▸ **RECORDS FOR THIS EXERCISE**:
***

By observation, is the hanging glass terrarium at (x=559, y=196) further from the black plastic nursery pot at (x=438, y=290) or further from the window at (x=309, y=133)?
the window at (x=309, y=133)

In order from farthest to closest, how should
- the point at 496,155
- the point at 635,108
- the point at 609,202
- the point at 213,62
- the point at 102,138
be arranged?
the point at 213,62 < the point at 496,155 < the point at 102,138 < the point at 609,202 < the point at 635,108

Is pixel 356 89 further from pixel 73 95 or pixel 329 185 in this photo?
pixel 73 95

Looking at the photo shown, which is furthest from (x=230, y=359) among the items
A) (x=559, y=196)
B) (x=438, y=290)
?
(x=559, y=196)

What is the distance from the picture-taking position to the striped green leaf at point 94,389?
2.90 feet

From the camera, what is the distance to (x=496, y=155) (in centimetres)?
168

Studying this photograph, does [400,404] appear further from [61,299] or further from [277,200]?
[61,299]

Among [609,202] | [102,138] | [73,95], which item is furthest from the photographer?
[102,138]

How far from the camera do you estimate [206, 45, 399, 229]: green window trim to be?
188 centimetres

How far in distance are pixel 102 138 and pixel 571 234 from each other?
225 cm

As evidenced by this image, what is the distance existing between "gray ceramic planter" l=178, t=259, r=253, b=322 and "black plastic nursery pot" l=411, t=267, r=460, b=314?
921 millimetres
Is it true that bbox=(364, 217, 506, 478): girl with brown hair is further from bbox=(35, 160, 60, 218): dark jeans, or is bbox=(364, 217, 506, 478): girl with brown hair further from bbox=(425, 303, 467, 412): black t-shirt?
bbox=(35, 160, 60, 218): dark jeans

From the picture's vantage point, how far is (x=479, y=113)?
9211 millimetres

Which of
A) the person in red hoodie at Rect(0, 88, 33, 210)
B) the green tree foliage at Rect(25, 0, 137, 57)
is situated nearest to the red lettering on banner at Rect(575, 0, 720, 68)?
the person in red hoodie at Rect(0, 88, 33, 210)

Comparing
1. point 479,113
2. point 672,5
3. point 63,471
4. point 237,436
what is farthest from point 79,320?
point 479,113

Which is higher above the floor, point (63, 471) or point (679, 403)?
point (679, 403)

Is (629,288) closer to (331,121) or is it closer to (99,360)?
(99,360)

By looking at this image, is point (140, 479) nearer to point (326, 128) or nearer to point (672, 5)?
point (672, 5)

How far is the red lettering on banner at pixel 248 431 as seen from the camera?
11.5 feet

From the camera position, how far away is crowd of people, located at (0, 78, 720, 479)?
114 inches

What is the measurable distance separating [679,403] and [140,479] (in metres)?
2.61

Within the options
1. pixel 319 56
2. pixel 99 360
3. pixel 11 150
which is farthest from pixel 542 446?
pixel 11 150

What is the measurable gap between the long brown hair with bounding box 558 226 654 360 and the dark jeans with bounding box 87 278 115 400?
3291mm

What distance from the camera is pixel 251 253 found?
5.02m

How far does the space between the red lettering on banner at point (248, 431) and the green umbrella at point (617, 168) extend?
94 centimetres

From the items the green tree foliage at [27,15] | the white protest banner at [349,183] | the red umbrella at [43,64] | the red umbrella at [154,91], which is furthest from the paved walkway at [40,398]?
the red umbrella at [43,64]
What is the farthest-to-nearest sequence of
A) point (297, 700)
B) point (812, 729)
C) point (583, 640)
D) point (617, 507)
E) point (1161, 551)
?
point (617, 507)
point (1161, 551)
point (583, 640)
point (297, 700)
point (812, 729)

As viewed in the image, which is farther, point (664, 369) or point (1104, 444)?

***

▸ **TASK PROMPT**:
Starting with the line that contains "From the camera position, how" and going on through the last line of the items, lay out those lines as a JSON list of strings, one string per line, leaving out blank lines.

▸ **COMPLETED EXERCISE**:
[
  "From the camera position, how far away is crowd of people, located at (0, 78, 720, 479)?",
  "114 inches",
  "What is the measurable distance separating [679,403] and [140,479] (in metres)?",
  "2.61",
  "Within the options",
  "1. pixel 319 56",
  "2. pixel 99 360",
  "3. pixel 11 150",
  "which is farthest from pixel 542 446?",
  "pixel 11 150",
  "What is the measurable gap between the long brown hair with bounding box 558 226 654 360 and the dark jeans with bounding box 87 278 115 400?",
  "3291mm",
  "What distance from the camera is pixel 251 253 found?",
  "5.02m",
  "How far does the space between the red lettering on banner at point (248, 431) and the green umbrella at point (617, 168) extend?",
  "94 centimetres",
  "From the items the green tree foliage at [27,15] | the white protest banner at [349,183] | the red umbrella at [43,64] | the red umbrella at [154,91], which is furthest from the paved walkway at [40,398]?",
  "the red umbrella at [43,64]",
  "What is the farthest-to-nearest sequence of",
  "A) point (297, 700)",
  "B) point (812, 729)",
  "C) point (583, 640)",
  "D) point (617, 507)",
  "E) point (1161, 551)",
  "?",
  "point (617, 507)",
  "point (1161, 551)",
  "point (583, 640)",
  "point (297, 700)",
  "point (812, 729)",
  "As viewed in the image, which is farther, point (664, 369) or point (1104, 444)?"
]